В книге рассказывается история главного героя, который сталкивается с различными проблемами и препятствиями на протяжении всего своего путешествия. По пути он встречает множество второстепенных персонажей, которые играют важные роли в истории. Благодаря опыту главного героя книга исследует такие темы, как любовь, потеря, надежда и стойкость. По мере того, как главный герой преодолевает свои трудности, он усваивает ценные уроки жизни и растет как личность.

Елена Хаецкая (автор) публиковала эти записки с июня 2016 по (март) 2019 на сайте журнала "ПитерBOOK". О фэнтэзи, истории, жизни...

Обзор советской научно-фантастической литературы за 1961 год. Опубликовано: журнал «Техника — молодежи». — 1961. — № 12. — С. 14–16.

В книге рассказывается история главного героя, который сталкивается с различными проблемами и препятствиями на протяжении всего своего путешествия. По пути он встречает множество второстепенных персонажей, которые играют важные роли в истории. Благодаря опыту главного героя книга исследует такие темы, как любовь, потеря, надежда и стойкость. По мере того, как главный герой преодолевает свои трудности, он усваивает ценные уроки жизни и растет как личность.

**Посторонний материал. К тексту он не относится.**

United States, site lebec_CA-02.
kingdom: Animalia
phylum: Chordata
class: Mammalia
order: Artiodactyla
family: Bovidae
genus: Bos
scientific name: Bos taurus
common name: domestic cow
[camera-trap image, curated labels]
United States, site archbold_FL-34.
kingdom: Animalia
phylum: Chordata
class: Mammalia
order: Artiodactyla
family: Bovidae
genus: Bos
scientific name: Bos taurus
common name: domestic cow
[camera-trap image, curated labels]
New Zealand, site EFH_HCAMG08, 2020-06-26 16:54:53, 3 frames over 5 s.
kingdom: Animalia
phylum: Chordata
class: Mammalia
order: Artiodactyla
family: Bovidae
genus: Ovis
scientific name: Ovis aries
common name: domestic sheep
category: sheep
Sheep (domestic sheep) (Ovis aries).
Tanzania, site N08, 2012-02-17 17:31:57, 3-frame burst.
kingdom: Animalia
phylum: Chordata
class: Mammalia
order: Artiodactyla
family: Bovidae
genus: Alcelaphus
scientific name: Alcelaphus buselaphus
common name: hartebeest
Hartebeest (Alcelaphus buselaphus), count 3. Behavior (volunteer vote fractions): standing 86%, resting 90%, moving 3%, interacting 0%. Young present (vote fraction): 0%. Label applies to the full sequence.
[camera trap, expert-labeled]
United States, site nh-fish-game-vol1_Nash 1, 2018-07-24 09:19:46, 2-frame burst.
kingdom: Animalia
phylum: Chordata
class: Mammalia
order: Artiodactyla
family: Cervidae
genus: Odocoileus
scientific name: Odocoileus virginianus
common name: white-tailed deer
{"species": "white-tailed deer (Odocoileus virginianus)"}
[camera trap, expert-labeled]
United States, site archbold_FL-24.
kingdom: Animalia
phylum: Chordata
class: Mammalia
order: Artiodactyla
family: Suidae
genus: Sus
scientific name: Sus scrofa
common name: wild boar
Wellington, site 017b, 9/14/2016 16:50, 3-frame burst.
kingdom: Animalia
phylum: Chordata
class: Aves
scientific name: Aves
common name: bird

Рецензия – первый и единственный отклик Белинского на творчество Г.-Х. Андерсена. Роман «Импровизатор» (1835) был первым произведением Андерсена, переведенным на русский язык. Перевод был осуществлен по инициативе Я. К. Грота его сестрой Р. К. Грот и первоначально публиковался в журнале «Современник» за 1844 г. Как видно из рецензии, Андерсен-сказочник Белинскому еще не был известен; расцвет этого жанра в творчестве писателя падает на конец 1830 – начало 1840-х гг. Что касается романа «Импровизатор», то он не выходил за рамки традиционно-романтического произведения с довольно бесцветным героем в центре, с характерными натяжками в ведении сюжета.

Настоящая заметка была ответом на рецензию Ф. Булгарина «Петр Басманов. Трагедия в пяти действиях. Соч. барона Розена…» («Северная пчела», 1835, № 251, 252, подпись: Кси). Булгарин обвинил молодых авторов «Телескопа» и «Молвы», прежде всего Белинского, в отсутствии патриотизма, в ренегатстве. На защиту Белинского выступил позднее Надеждин в статье «Европеизм и народность, в отношении к русской словесности».

«Этажом выше» Хилари Мантел — рассказ с «чертовщиной», что не редкость в историях из жизни «маленьких людей». Перевод Е. Доброхотовой-Майковой.

Герой рассказа Адама Торпа (1956) «Наемный солдат» из раза в раз спьяну признается, что «хладнокровно убил человека». Перевод Сергея Ильина.

В книге рассказывается история главного героя, который сталкивается с различными проблемами и препятствиями на протяжении всего своего путешествия. По пути он встречает множество второстепенных персонажей, которые играют важные роли в истории. Благодаря опыту главного героя книга исследует такие темы, как любовь, потеря, надежда и стойкость. По мере того, как главный герой преодолевает свои трудности, он усваивает ценные уроки жизни и растет как личность.

Пьеса (о чем предупреждает автор во вступлении) предполагает активное участие и присутствие на сцене симфонического оркестра. А действие происходит в психиатрической лечебнице для инакомыслящих в СССР.